■ Aim of the task ■
Could the listing below be returned exactly, with its pictures left out?

■ Data excerpt ■
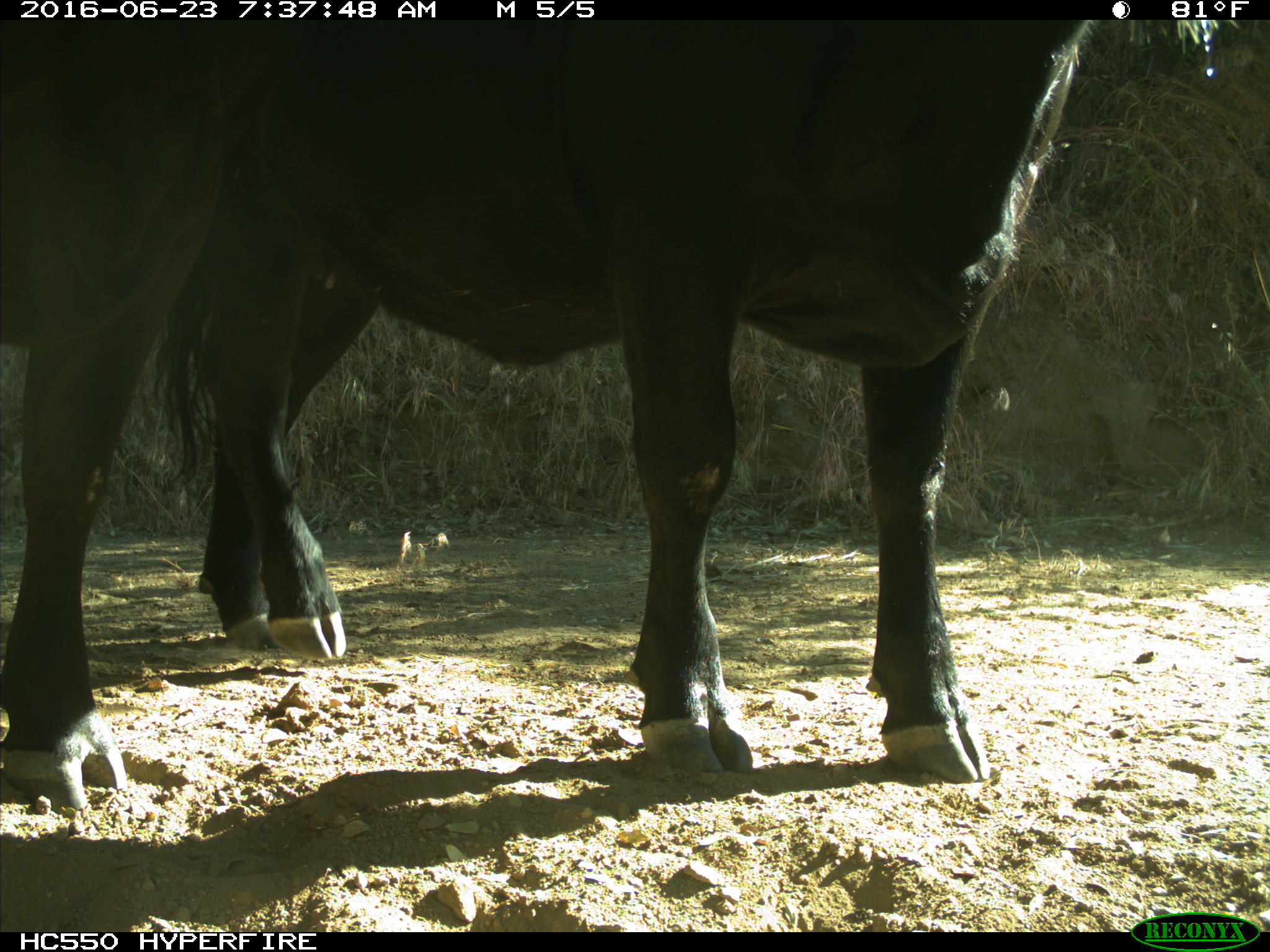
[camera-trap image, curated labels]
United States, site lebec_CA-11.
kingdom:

■ Written solution ■
[camera-trap image, curated labels]
United States, site lebec_CA-11.
kingdom:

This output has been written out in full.